# Origin of "The finger"



## crazylady (Oct 13, 2005)

This is not meant to be crude. It is strictly for your edification and enjoyment. 
Before the Battle of Agincourt in 1415, the French, anticipating victory over the English, proposed to cut off the middle finger of all captured English soldiers. Without the middle finger, it would be impossible to draw the renowned English longbow and therefore be incapable of fighting in the future. 

This famous weapon was made of the native English Yew tree, and the act of drawing the longbow was known as "plucking the yew." Much to the bewilderment of the French, the English won a major upset and began mocking the French by waving their middle fingers at the defeated French,saying, "See, we can still pluck yew! PLUCK YEW!" 

Over the years, some 'folk etymologies' have grown up around this symbolic gesture. Since 'pluck yew' is rather difficult to say (like "pleasant mother pheasant plucker", which is who you had to go to for the feathers used on the arrows for the longbow), the difficult consonant cluster at the beginning has gradually changed to a labiodental fricative 'F', and thus the words often used in conjunction with the one-finger-salute are mistakenly thought to have something to do with an intimate encounter. 
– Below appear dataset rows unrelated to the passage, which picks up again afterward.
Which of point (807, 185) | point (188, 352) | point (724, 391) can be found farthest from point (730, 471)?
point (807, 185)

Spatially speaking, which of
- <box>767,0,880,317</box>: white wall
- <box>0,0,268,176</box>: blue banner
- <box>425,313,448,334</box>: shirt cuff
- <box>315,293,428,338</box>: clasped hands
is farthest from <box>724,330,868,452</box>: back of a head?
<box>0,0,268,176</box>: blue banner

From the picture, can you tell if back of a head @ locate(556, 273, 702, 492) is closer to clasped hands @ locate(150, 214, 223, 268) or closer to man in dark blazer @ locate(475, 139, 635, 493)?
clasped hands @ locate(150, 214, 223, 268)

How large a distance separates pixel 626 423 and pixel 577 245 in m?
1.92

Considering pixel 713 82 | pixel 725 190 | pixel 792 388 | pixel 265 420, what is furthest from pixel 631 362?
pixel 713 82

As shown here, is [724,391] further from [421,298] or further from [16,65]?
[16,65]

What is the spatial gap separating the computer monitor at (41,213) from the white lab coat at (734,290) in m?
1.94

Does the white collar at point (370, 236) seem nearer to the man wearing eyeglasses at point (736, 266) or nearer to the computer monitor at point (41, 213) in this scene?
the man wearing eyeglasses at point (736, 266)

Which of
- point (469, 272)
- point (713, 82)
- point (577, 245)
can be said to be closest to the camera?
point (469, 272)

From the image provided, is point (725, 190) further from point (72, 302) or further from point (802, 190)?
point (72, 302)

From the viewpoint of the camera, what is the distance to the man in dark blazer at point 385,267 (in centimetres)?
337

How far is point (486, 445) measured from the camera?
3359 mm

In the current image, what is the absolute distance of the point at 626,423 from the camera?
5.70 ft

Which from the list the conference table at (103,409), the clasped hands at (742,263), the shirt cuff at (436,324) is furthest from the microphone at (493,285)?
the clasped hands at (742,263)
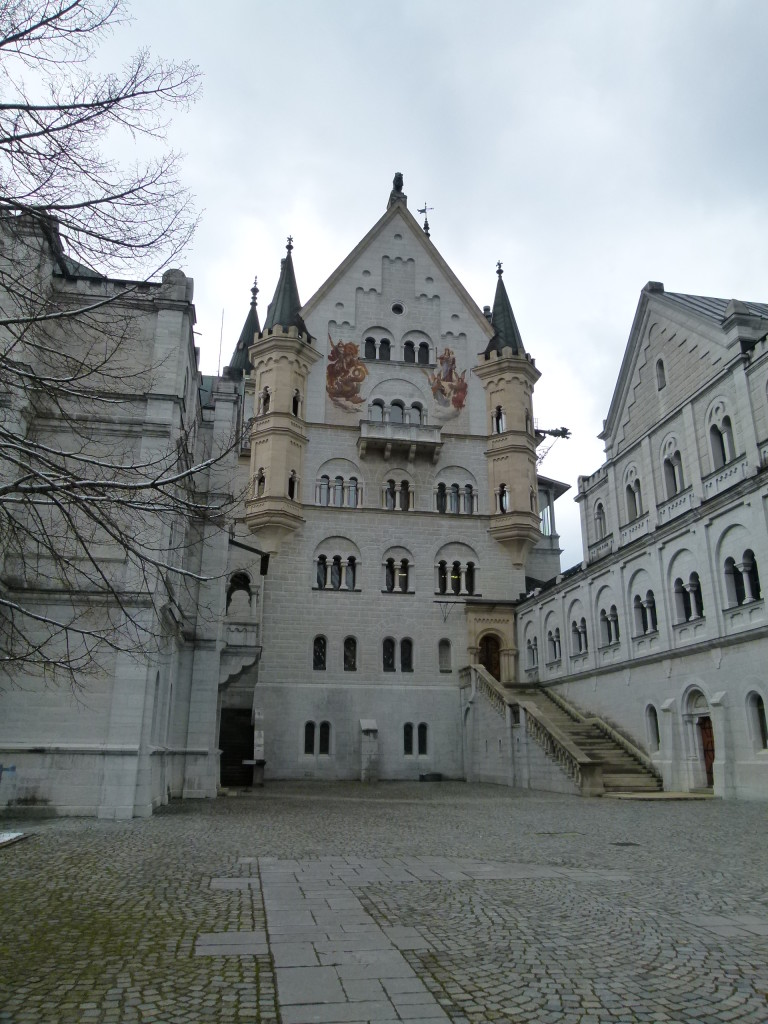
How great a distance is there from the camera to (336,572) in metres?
40.0

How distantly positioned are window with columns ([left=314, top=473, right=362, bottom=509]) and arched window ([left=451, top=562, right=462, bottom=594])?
6.04m

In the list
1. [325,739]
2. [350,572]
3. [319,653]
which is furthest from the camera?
[350,572]

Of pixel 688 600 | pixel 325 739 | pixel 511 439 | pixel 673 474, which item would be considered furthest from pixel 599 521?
pixel 325 739

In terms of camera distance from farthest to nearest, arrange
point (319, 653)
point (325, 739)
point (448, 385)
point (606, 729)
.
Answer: point (448, 385) < point (319, 653) < point (325, 739) < point (606, 729)

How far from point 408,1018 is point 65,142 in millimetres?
7918

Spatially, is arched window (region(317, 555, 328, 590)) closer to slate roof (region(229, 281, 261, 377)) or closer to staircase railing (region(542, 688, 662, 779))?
staircase railing (region(542, 688, 662, 779))

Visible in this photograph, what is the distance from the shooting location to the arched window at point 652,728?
90.5 ft

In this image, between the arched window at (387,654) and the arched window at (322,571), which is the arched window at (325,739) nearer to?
the arched window at (387,654)

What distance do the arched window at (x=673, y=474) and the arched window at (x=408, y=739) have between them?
17.1 meters

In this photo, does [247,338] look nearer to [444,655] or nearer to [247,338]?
[247,338]

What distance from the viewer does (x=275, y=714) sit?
122ft

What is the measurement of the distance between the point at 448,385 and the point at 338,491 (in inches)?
355

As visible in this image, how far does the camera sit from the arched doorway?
41438mm

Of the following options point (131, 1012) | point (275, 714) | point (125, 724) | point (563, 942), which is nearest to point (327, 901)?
point (563, 942)
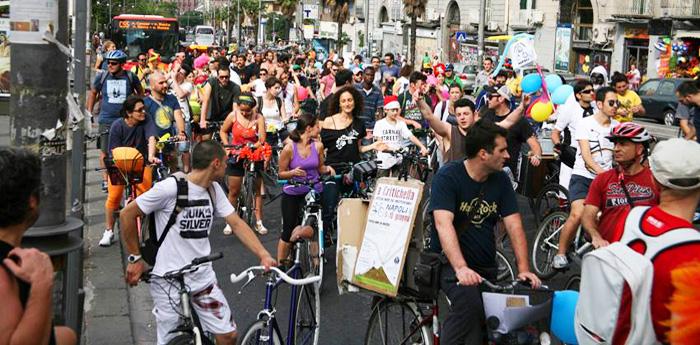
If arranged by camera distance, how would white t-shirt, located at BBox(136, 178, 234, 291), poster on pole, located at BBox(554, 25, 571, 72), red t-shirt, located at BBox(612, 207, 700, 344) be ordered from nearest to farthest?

It is also because of the pheasant feathers on the arrows that the symbolic gesture is known as "giving the bird."


----------



## Zebedee (Oct 3, 2007)

Babs, I am waving the twin digits of derision in your direction.   

Any idea where they came from?


----------



## Jiggles (Apr 17, 2007)

The two fingers needed to pull the bow string silly, they were waved at the french to show they still had both.


----------



## andyangyh (May 1, 2005)

_The two fingers needed to pull the bow string silly, they were waved at the french to show they still had both_

Apparently not! I had always thought this was true but, according to Stephen Fry on QI this week, it is a myth first arising in the 1970's. The actual V sign was first recorded in the early 1900's and has nothing to do with Agincourt, bows or the French. It is seen in other cultures but is usually presented as the two horns that are the sign of the cuckold. Gosh - what did we do before the internet (and Stephen Fry!)?


----------



## Zebedee (Oct 3, 2007)

Right answer Andy - and even that is far from certain. Like many sayings etc, by the time it has done the rounds of the 'Chinese whispers' it bears little resemblance to the original. Interesting though.  

Sorry Jiggles. I was feeling mischievous! 

What about "_Going off at half cock_"? I expect most people know vaguely where it originates, but what about the detail?


----------